Die Patientin nahm es an und tupfte sich ihre Tränen weg. Sie schniefte, und ihre Stimme wurde leiser und weinerlich. „Dieser Wunsch nach einem Kind ist so stark bei mir, und es wäre das Einfachste und doch so naheliegend, mit meinem Mann, mit dem ich seit fast zehn Jahren verheiratet bin, eins zu bekommen. Aber ich bin mir in letzter Zeit einfach nicht mehr sicher, ob ich überhaupt noch mit ihm zusammen sein möchte.
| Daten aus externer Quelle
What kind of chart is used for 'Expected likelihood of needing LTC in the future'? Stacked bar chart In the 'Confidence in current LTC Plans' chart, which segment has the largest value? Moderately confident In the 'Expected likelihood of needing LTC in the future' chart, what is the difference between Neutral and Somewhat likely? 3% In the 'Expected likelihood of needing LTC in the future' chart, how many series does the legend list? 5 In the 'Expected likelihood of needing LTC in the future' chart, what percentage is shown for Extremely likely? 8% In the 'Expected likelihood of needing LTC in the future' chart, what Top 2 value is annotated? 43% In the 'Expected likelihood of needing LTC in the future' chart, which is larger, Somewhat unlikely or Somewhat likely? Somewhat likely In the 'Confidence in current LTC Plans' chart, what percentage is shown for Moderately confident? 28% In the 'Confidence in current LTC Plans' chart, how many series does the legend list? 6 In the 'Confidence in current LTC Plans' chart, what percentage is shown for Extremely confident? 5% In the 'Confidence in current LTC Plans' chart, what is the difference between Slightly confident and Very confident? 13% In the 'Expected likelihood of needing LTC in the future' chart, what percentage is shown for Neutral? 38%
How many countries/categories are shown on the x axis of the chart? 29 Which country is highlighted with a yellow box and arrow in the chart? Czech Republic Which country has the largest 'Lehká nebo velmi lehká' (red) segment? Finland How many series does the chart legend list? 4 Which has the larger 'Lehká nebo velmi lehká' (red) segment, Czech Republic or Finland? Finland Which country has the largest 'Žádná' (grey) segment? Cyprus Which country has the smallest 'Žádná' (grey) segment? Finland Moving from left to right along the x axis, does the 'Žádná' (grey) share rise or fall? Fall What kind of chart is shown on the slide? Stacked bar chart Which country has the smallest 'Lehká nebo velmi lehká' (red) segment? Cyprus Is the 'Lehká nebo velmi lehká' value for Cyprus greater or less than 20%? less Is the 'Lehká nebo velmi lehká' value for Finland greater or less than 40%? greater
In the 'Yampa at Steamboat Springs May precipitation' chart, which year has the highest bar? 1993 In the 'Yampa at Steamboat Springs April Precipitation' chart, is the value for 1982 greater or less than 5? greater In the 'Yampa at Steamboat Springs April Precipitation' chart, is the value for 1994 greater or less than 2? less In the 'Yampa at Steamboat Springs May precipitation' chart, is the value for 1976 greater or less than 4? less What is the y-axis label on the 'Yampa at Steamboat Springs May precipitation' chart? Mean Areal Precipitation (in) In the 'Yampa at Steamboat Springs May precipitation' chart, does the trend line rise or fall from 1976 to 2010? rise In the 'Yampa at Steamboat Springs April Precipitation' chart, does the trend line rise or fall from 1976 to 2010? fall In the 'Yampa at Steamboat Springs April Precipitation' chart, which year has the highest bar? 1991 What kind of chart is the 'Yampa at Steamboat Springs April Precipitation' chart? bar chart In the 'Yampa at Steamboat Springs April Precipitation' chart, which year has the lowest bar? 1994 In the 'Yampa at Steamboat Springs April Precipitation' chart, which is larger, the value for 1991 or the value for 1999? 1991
Ob ich ihn noch liebe.

Ich habe das Gefühl, dass ich zwischen zwei Stühlen sitze: Entweder ich bekomme ein Kind mit diesem Mann, den ich gar nicht mehr richtig leiden kann, so, wie er sich verhält, und von dem ich im Moment befürchte, dass er meinem Kind kein guter Vater sein wird, wenn er mich schon so behandelt. Oder ich trenne mich, und… und ich bin allein und habe niemanden, und wenn ich Pech habe, lerne ich so schnell auch niemand Neues kennen, und… und habe dann auch kein Kind!“ Nun brach der ganze angestaute Kummer aus ihr heraus, und Frau Lambert weinte hemmungslos.

Tröstend reichte Anna ihr ein weiteres Taschentuch, da das erste dem Fluss an Tränen nicht mehr standhielt.